Why do some scholars find this date suspicious or potentially
unreliable?
What is the last documentary evidence
we have that Chaucer was still alive in 1400?
(From Fragment X, lines 1081 to end of
text)
- If the reader is pleased by anything
he or she has read, who should that reader thank, according
to Chaucer?
- If the readers are displeased by anything
they have read, who or what should they blame, according
to Chaucer?
- When Chaucer says, "For oure book
seith, 'Al that is writen is writen for oure doctrine,'" what
biblical book is he quoting?
- What does Chaucer say his "entente"
is in writing The Canterbury Tales?
- What does Chaucer beseech his readers
to do for him? (i.e., "Wherfore I biseke yow mekely
. . ."?)
- What does Chaucer ask forgiveness
for besides "my
giltes"?
- When Chaucer revokes his earlier works
as being "worldly vanitees," he lists the works he
has written. Why does providing a complete list seem
a bit odd if Chaucer doesn't want people to read them?
- When Chaucer retracts The Canterbury
Tales, what qualifier does he attach? (Does Chaucer
retract all of them?

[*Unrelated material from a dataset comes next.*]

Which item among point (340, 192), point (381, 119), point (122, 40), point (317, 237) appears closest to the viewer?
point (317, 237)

Some of them? None of them? Which
ones are those that "sownen into synne"?)
- How is "The Book of the Leoun" different
from the earlier works listed in the Retraction?
- What works does Chaucer consider works
of "moralitee and devocioun" that he has written?
- What does Chaucer ask Christ, the Virgin
Mary, and the saints to grant him in terms of grace?
If he prays for the grace to do this, what does
that suggest about his current attitude?
Identifications:
A. Now preye I to hem
alle that herkne this litel tretis or rede, that if ther
be any thing in it that liketh hem, that therof they
thanken oure Lord Jesu Crist, of whom procedeth al wit
and al goodnesse. And if ther be any thing that displese
hem, I preye hem also that they arrette it to the defaute
of myn unconnynge and nat to my wil, that wolde ful fain
have seyde bettre if I hadde had conning.
B. For oure booke seith, "Al that is written
is writen for oure doctrine," and that is myn intente.
C. Wherefore I biseke yow mekely,
for the mercy of God, that ye preye for me that Crist
have mercy
on me and
foryeve me my giltes; / and namely of my translacions
and enditynges of wordlly vanitees, the whiche I revoke
in my retracciouns: as in the book of Troilus; the
book also of Fame; the book of the five and twenty. Ladies; the book
of
the Duchesse; the book of Seint Valentynes day of the
Parlement of Briddes; the tales of Caunterbury, thilke
that sownen into synne; / the book of the Leoun; and
many another book, if they were in my remembrance, and
many a song and many a leccherous lay, that Crist for
his grete mercy foryeve me the synne.